= TASK BRIEF =
Please write out the listing beneath this sentence exactly, from its first line to the line with "The beautiful millstream", and stop there.

= TASK INPUT =
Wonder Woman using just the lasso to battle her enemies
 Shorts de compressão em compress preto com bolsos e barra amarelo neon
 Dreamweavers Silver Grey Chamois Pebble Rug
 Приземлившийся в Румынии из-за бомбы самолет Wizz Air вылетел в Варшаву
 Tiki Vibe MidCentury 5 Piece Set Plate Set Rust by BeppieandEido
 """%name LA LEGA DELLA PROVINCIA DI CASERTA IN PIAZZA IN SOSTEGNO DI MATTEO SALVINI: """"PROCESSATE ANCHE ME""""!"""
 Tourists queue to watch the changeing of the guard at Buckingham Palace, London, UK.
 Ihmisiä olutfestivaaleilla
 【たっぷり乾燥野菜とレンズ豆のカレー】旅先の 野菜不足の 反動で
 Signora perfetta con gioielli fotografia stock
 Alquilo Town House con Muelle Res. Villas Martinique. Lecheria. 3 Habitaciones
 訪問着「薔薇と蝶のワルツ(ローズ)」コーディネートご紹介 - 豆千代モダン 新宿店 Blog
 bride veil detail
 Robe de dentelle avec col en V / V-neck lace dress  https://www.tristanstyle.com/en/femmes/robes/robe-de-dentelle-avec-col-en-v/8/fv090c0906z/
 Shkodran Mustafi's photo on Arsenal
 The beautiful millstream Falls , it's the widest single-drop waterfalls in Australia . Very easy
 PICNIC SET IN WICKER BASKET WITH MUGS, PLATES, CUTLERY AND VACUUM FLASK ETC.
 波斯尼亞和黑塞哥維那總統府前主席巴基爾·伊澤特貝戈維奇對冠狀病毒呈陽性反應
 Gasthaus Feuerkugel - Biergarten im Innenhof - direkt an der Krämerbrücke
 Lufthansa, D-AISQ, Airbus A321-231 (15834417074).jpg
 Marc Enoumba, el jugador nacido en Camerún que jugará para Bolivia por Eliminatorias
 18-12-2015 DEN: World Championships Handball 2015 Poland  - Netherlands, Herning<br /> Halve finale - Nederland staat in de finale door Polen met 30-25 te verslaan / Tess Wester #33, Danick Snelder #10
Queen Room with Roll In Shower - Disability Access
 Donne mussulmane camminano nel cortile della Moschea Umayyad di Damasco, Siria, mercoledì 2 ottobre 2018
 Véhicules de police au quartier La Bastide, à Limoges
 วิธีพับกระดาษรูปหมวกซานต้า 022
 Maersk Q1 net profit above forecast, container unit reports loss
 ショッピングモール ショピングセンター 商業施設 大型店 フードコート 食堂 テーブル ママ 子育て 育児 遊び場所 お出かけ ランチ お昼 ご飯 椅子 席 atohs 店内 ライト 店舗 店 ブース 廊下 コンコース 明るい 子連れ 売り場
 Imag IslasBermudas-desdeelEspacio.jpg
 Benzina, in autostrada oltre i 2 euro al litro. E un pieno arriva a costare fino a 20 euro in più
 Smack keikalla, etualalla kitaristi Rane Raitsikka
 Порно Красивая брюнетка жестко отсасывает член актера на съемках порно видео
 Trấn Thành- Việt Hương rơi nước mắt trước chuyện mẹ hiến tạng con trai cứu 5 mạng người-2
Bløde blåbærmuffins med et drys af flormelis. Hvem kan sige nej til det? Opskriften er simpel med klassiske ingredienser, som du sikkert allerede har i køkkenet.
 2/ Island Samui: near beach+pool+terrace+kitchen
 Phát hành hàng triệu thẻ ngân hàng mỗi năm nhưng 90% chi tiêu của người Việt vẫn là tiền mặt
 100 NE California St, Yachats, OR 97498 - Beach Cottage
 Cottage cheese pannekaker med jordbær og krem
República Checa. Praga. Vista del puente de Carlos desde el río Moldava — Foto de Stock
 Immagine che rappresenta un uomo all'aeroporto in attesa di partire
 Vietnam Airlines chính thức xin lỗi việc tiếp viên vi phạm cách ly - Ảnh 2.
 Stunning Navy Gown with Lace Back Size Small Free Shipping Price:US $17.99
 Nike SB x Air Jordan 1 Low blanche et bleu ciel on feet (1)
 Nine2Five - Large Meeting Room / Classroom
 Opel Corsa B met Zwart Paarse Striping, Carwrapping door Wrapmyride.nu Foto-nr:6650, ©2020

= TASK RESULT =
Wonder Woman using just the lasso to battle her enemies
 Shorts de compressão em compress preto com bolsos e barra amarelo neon
 Dreamweavers Silver Grey Chamois Pebble Rug
 Приземлившийся в Румынии из-за бомбы самолет Wizz Air вылетел в Варшаву
 Tiki Vibe MidCentury 5 Piece Set Plate Set Rust by BeppieandEido
 """%name LA LEGA DELLA PROVINCIA DI CASERTA IN PIAZZA IN SOSTEGNO DI MATTEO SALVINI: """"PROCESSATE ANCHE ME""""!"""
 Tourists queue to watch the changeing of the guard at Buckingham Palace, London, UK.
 Ihmisiä olutfestivaaleilla
 【たっぷり乾燥野菜とレンズ豆のカレー】旅先の 野菜不足の 反動で
 Signora perfetta con gioielli fotografia stock
 Alquilo Town House con Muelle Res. Villas Martinique. Lecheria. 3 Habitaciones
 訪問着「薔薇と蝶のワルツ(ローズ)」コーディネートご紹介 - 豆千代モダン 新宿店 Blog
 bride veil detail
 Robe de dentelle avec col en V / V-neck lace dress  https://www.tristanstyle.com/en/femmes/robes/robe-de-dentelle-avec-col-en-v/8/fv090c0906z/
 Shkodran Mustafi's photo on Arsenal
 The beautiful millstream Falls , it's the widest single-drop waterfalls in Australia . Very easy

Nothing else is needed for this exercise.